Tycho uses its own library of mega-widgets. Tycho's widget library includes list and file browsers, font and color selection, alert boxes, an HTML displayer message window (for help messages), and so on. With most of these classes, we aim not to provide a complete ``use-as-is'' widget, but a foundation for customizing by inheritance and composition. For example, one of the key classes in the dialog box hierarchy is called Query: it contains a button box and an uncommitted frame for labeled entry widgets. A suite of methods add entry fields, check-buttons, option menus, and so on, to this frame. Many of the dialog classes - including the search dialog shown in figure 1 - inherit from this class and configure these fields in the constructor. This kind of extensibility is one of the great strengths of the object-oriented approach.
Throughout Tycho's development, we have faced the decision on whether to use existing widgets or to develop our own. The most suitable library [incr widgets], or Iwidgets [16], a library of widgets written in [incr Tcl] that includes labeled widgets, scrolled canvas and text widgets, dialog boxes, a tabbed notebook, button and radio boxes, and so on. Other libraries, such as Tix and BLT, clashed with our ``no-binaries'' policy.

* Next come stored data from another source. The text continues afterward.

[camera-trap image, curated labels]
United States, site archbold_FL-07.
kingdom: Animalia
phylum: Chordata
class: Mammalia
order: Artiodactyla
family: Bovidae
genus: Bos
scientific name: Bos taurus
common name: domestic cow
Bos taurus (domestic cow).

Tycho does not currently use any of the Iwidgets classes. We are not at all opposed to Iwidgets, and believe them to be a very useful set of widgets. In particular, we have used many ideas from Iwidgets and freely acknowledge our debt to the Iwidgets authors. In the future, widgets like the tabbed notebook may well be used within Tycho where we feel it is appropriate. When we began work on Tycho, however, Iwidgets was also early in development, and we found we had problems with many of them that were most easily fixed by writing our own. For example, moving the focus ring in the Iwidgets button box made the whole window adjust itself - visually, a very disconcerting effect. The Tycho button box widget does not do this.

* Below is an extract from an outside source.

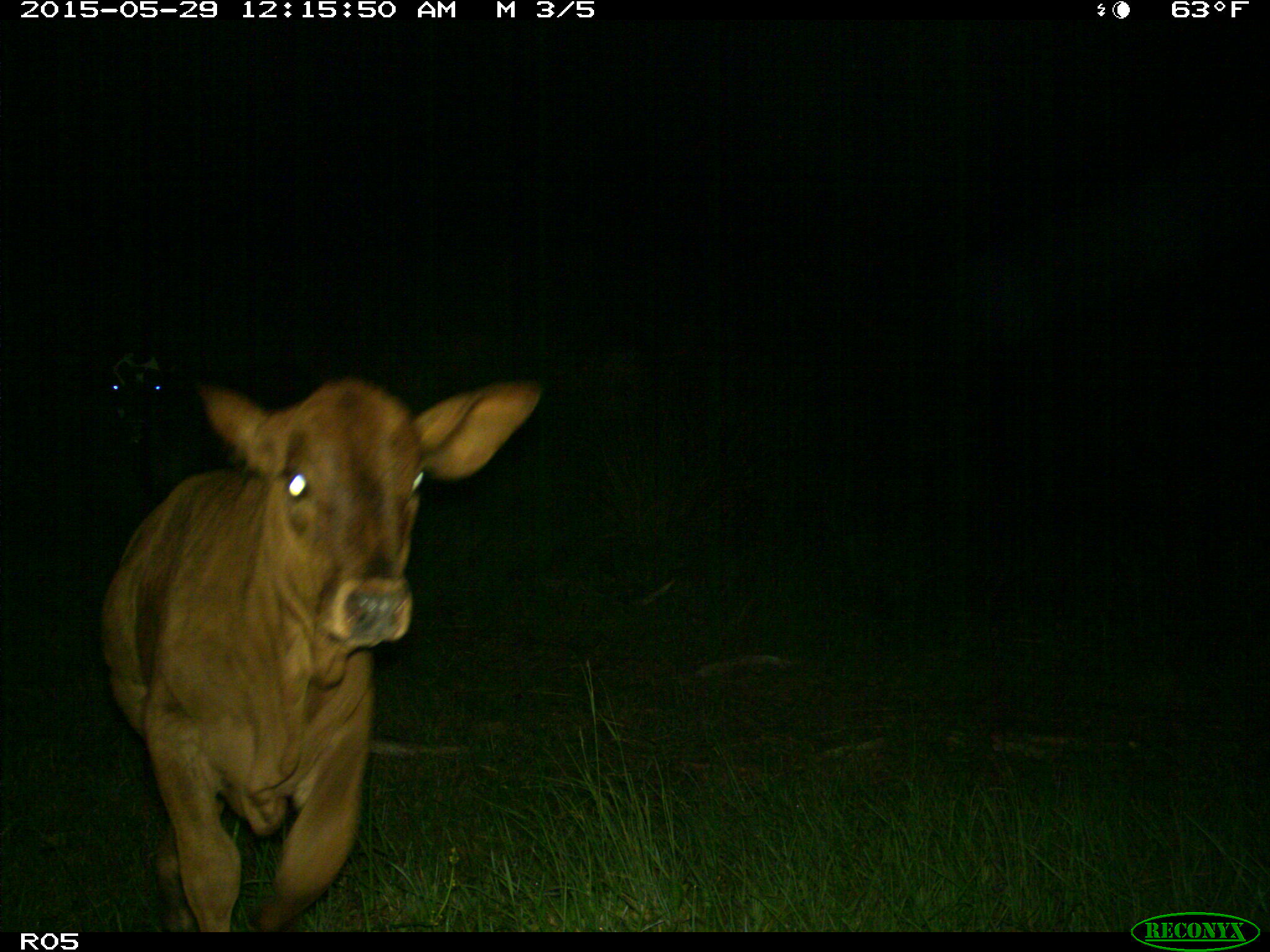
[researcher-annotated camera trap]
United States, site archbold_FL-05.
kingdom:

Part of the reason that the Tycho widgets avoid some of the problems the Iwidgets authors faced is that they are somewhat more dedicated to our needs within the Tycho environment. We have not tried to deal with all possible uses, nor to provide all possible widgets. Instead, we have been able to choose what we felt was an adequate design where it was needed. Tycho widgets generally have far fewer configuration options than Iwidgets and more specific functionality. Iwidgets, for example, provides a scrolled canvas - the equivalent functionality in Tycho is a complete view with support for menus, printing, graphical selection, and so on.
There are secondary considerations that have worked against adopting Iwidgets. Tycho widgets benefit from our automatic documentation system, which includes executable Tcl examples embedded in HTML windows. Tycho widgets also appear on the Tycho class diagram, and are thus more visible to a Tycho developer.